I'm a Scientist is an innovative education programme that uses the internet to get school students talking to real live scientists. The June 2010 event was the biggest ever with 5,000 students interacting with 100 scientists. It's funded by a Society Award from the Wellcome Trust. Find out what works in the event, with live demos so you can really see how it feels to take part. We'll discuss what it is about doing it online that makes the event possible, and why, and how the things we‟ve learned could be applied to other settings.
Part 1: From search to discovery: automated recommendation of scholarly papers on citeulike (Kevin Emamy)
Could scientist's personal paper collections be mined as a resource for others in their field? Citeulike has been running a collaborative-filter based scholarly paper recommendation system on the web for nearly a year. The system is blind to the contents of the papers it recommends and relies on the actions of the site's users to produce it's results. As a live system, it provides a unique opportunity to quantify the effectiveness of different approaches.
This talk describes the genesis of the system, the types of filters used, results so far and plans for future approaches.
Part 2: The role of tools in influencing behavior and policy (Jason Hoyt)
Many would argue that Open Access & Open Science is the ideal, but is it acceptable to build search and recommendation engines that promote this ideal? Should they instead remain agnostic, i.e. deliver based solely on the content? Open discussion to follow.

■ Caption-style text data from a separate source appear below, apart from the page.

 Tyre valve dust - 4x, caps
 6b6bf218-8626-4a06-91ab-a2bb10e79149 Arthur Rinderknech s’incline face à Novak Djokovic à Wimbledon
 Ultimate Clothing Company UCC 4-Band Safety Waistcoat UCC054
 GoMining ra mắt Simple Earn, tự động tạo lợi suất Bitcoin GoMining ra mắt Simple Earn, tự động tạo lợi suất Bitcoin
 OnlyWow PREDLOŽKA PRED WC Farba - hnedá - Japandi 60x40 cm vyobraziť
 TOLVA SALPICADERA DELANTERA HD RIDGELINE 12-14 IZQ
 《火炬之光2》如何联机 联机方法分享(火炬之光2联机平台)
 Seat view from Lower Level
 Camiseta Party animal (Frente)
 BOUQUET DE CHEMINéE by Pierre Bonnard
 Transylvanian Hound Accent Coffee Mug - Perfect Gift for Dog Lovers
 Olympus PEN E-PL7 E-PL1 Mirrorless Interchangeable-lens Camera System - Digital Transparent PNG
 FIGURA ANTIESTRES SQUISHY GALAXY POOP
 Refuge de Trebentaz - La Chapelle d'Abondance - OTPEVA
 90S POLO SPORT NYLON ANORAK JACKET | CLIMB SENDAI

A number of regular health conversations take place on Twitter under hashtags such as #hcsm #socpharm #RNchat and #hcsmeu which have been effective in connecting early adopters of social technologies who have an interest in the discussing health on the social web. However, is their utility plateauing? Are they managing to recruit sufficient members from all of the key stakeholder communities in the health conversation (patients, carers, healthcare professionals, providers, industry, policy makers) to merit the claim that they are truly inclusive? Are they talking to themselves, or making a substantive impact on the future of health communications? What else could they be doing?
This conference has its roots in science blogging. The first Science Online London conference, in 2008, was devoted entirely to the medium. The panel will explore how science blogging has evolved over the years, what forms are currently most interesting, the pros and cons of blogging on your own versus blogging as part of a network, and the future for science blogging.